I rarely jump into these discussions, but that list of cons for secure_memset seems like a bunch of extreme edge cases. [...]
> It will get swapped to disk
This seems like a strawman argument, it _could_ get swapped out to disk, but typically your getting the secret using it then clearing it, for it to be swapped out to disk the OS needs to have determined that between that period of time that it felt it was crucial to swap it to disk which is going to be rare, and only in a multi-threaded environment would something inside that process see it.
> memset will zero out the L1 cache but fail to zero out the L2/L3 cache or main memory
This seems like another strawman argument, most read primitives are just that, a read primitive, I would love to see what technique you'll use for a common read primitive to gain access to that memory with a common read primitive? I assume this would be hoping to use different threads and race for it hoping that cache coherence doesn't get in the way. At the same time why don't we account for someone sniffing the network, reading from disk, etc.
> your magic memset will zero out the buffer you pointed it at, but it won't zero out the other copies of that same data that the optimizer caused to be made (trivially, thus undetectably) all over the stack, under the As-If Rule
This is the only semi-reasonable one in your list, however I'm not certain that it really stands up much either. [i.e. the optimizer probably doesn't make secret copies of strings, and most secrets are (non-SSO) strings...]
The API you use might make copies (e.g. copy to a buffer to send over the network) but that's within the control of the person writing the code (and whatever libraries they use).
This is where instead of guaranteeing that it will be removed which is impossible [...]
Well, I mean, I'm not really trying to die on the hill of "secure_clear was a silly idea," especially as that hill has already been taken (WG14 adopted the feature). But all of your rebuttals could be viewed as pretty weak too. Imagine going to any security firm with a list of potential exploits, and imagine they responded with "Well, that _could_ happen, but typically it would be rare," and "Well, sure that could happen, but at that point why don't we account for someone sniffing the network too," and "I'm not certain that the optimizer would do that [but I'm not certain it wouldn't, either]," and "Yes, after we scrub the secrets we might call into a third-party API that leaks them right away, but that's their coding problem not ours," and so on. The challenge may have been weak, but the rebuttal isn't terribly strong either!
As long as the entire exercise remains hypothetical, I don't think we can say whether either side is "correct."

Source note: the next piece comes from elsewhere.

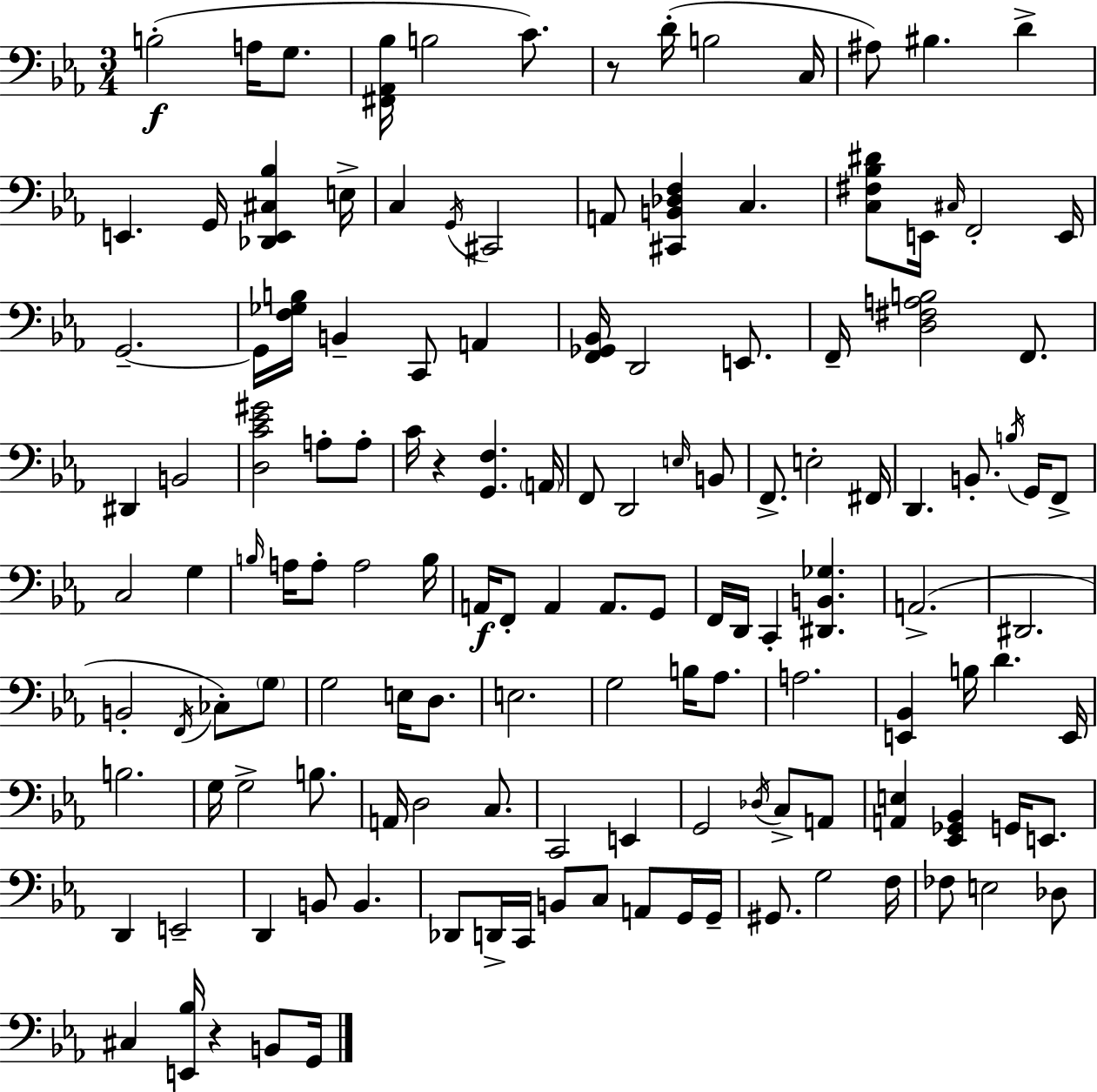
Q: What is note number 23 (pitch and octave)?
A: E2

If we discover, 10 years from now, that some libc vendor is shipping a `memset_explicit` implementation that is recognized as a dead write by GCC and optimized away, then we'll certainly know that `memset_explicit` was worse than useless (because it lulled people into a false sense of security). But assuming that never happens, then everyone will just have their respective vague feelings.
I don't think we should let perfect get in the way of implementing an obvious solution which has been done by industry for quite a while.

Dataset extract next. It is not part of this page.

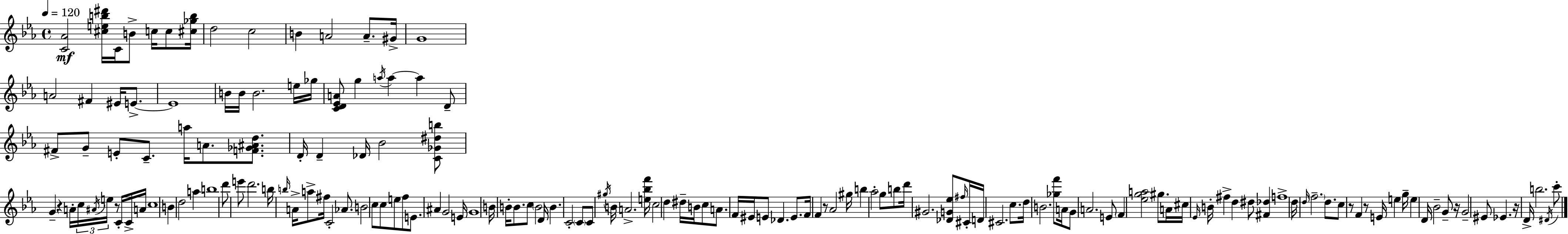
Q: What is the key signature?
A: EES major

It's totally reasonable to say "industry does this, let's standardize it" [cough trivial relocatability cough]. But the flip side is — as WG21 recently discussed in Kona re `benchmark::DoNotOptimize` — for some things industry has long experience, and the great benefit of a single implementation. Moving something like `benchmark::DoNotOptimize` or `SecureZeroMemory` from Google Benchmark resp. Win32 into the STL, means replacing one old battle-scarred implementation with three brand-new implementations. It's not clear that that's better.
(But, on the pro side, here the library vendor is not so much replacing SecureZeroMemory, explicit_bzero, etc., as providing a thin façade over one of them. And on the con side: the vendor can't actually do that, because all the prior art is shaped like `bzero` whereas the thing WG14 standardized is shaped like `memset`! I actually don't know what vendors are going to do about that. Maybe do a secure clear, optionally followed by an "insecure memset" in the case that the `c` argument can't be statically proven to be '\0'? I think that should work fine.)

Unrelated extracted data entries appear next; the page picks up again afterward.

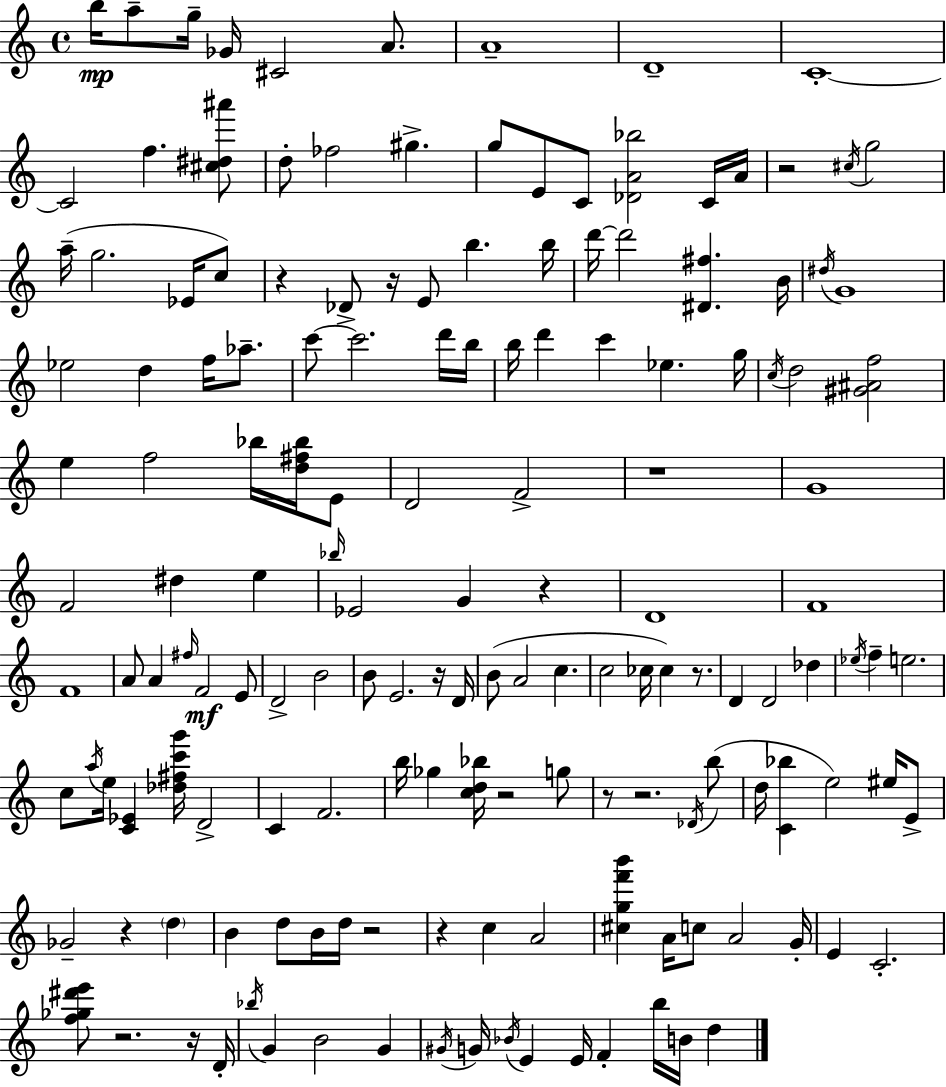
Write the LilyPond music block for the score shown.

{
  \clef treble
  \time 4/4
  \defaultTimeSignature
  \key a \minor
  \repeat volta 2 { b''16\mp a''8-- g''16-- ges'16 cis'2 a'8. | a'1-- | d'1-- | c'1-.~~ | \break c'2 f''4. <cis'' dis'' ais'''>8 | d''8-. fes''2 gis''4.-> | g''8 e'8 c'8 <des' a' bes''>2 c'16 a'16 | r2 \acciaccatura { cis''16 } g''2 | \break a''16--( g''2. ees'16 c''8) | r4 des'8-> r16 e'8 b''4. | b''16 d'''16~~ d'''2 <dis' fis''>4. | b'16 \acciaccatura { dis''16 } g'1 | \break ees''2 d''4 f''16 aes''8.-- | c'''8~~ c'''2. | d'''16 b''16 b''16 d'''4 c'''4 ees''4. | g''16 \acciaccatura { c''16 } d''2 <gis' ais' f''>2 | \break e''4 f''2 bes''16 | <d'' fis'' bes''>16 e'8 d'2 f'2-> | r1 | g'1 | \break f'2 dis''4 e''4 | \grace { bes''16 } ees'2 g'4 | r4 d'1 | f'1 | \break f'1 | a'8 a'4 \grace { fis''16 } f'2\mf | e'8 d'2-> b'2 | b'8 e'2. | \break r16 d'16 b'8( a'2 c''4. | c''2 ces''16 ces''4) | r8. d'4 d'2 | des''4 \acciaccatura { ees''16 } f''4-- e''2. | \break c''8 \acciaccatura { a''16 } e''16 <c' ees'>4 <des'' fis'' c''' g'''>16 d'2-> | c'4 f'2. | b''16 ges''4 <c'' d'' bes''>16 r2 | g''8 r8 r2. | \break \acciaccatura { des'16 }( b''8 d''16 <c' bes''>4 e''2) | eis''16 e'8-> ges'2-- | r4 \parenthesize d''4 b'4 d''8 b'16 d''16 | r2 r4 c''4 | \break a'2 <cis'' g'' f''' b'''>4 a'16 c''8 a'2 | g'16-. e'4 c'2.-. | <f'' ges'' dis''' e'''>8 r2. | r16 d'16-. \acciaccatura { bes''16 } g'4 b'2 | \break g'4 \acciaccatura { gis'16 } g'16 \acciaccatura { bes'16 } e'4 | e'16 f'4-. b''16 b'16 d''4 } \bar "|."
}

Do you have any CVEs or realistic PoCs to show that cases where things like secure_memset have been used have still led to secrets leaking? Or is it just all hypothetical?
As far as I know, all of the arguments pro and con have been hypothetical.
This entire subthread is basically recapped at
so maybe I should have just pointed there in the first place. ;D But I think my original point was that any proposal like Robin's of the form "We should standardize a library function that makes things secure by magic" is likely to encounter a lot of pushback (citing various physical reasons that feel more or less plausible to different people) and he should study the archives re: P1315 for a sense of how it might go.